*Information supplied*:
========================================
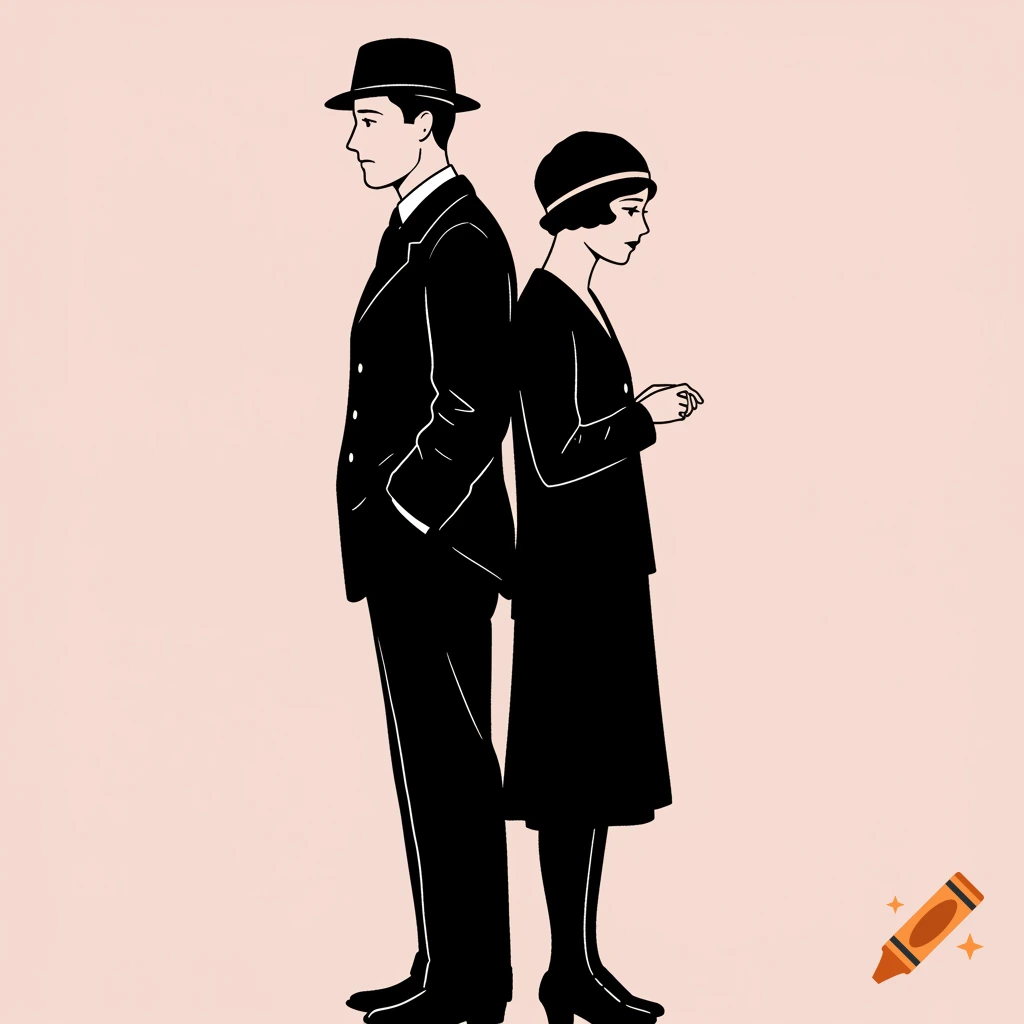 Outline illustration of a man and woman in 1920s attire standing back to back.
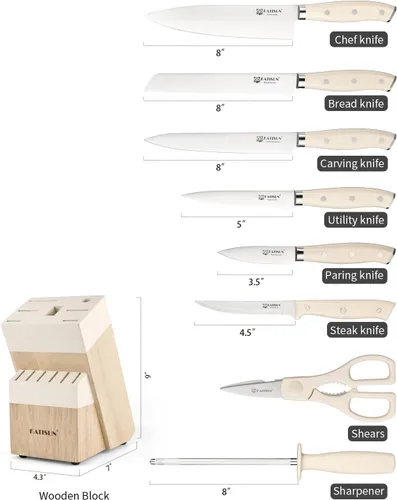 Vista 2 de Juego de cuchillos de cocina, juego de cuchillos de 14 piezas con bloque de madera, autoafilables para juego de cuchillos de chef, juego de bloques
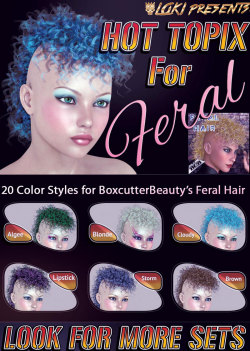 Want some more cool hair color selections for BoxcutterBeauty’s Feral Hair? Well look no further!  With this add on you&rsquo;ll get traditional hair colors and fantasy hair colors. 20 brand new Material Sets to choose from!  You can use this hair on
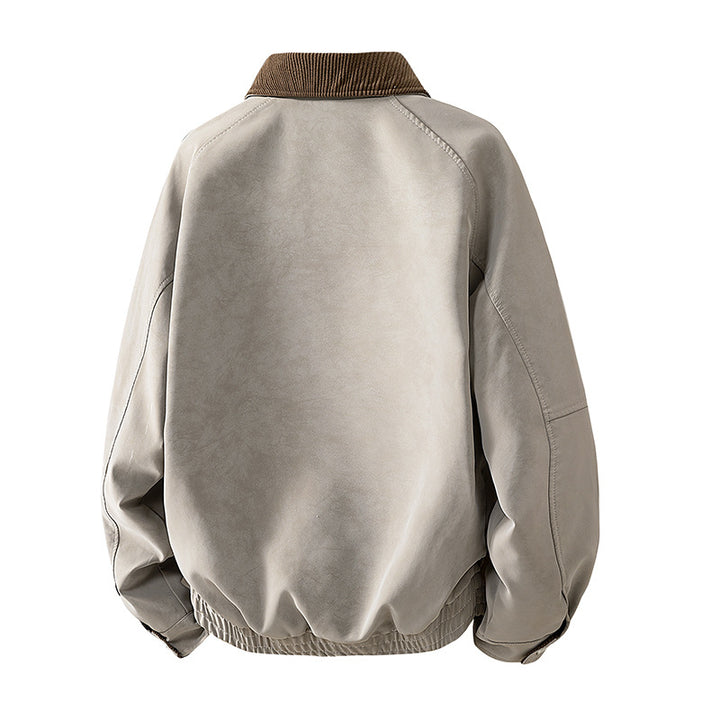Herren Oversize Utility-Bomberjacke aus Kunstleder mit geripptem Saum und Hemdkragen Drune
========================================
*Work to complete*:
Reproduce the whole listing verbatim and keep all pictures out of it.

*Result of the exercise*:
 Outline illustration of a man and woman in 1920s attire standing back to back.
 Vista 2 de Juego de cuchillos de cocina, juego de cuchillos de 14 piezas con bloque de madera, autoafilables para juego de cuchillos de chef, juego de bloques
 Want some more cool hair color selections for BoxcutterBeauty’s Feral Hair? Well look no further!  With this add on you&rsquo;ll get traditional hair colors and fantasy hair colors. 20 brand new Material Sets to choose from!  You can use this hair on
Herren Oversize Utility-Bomberjacke aus Kunstleder mit geripptem Saum und Hemdkragen Drune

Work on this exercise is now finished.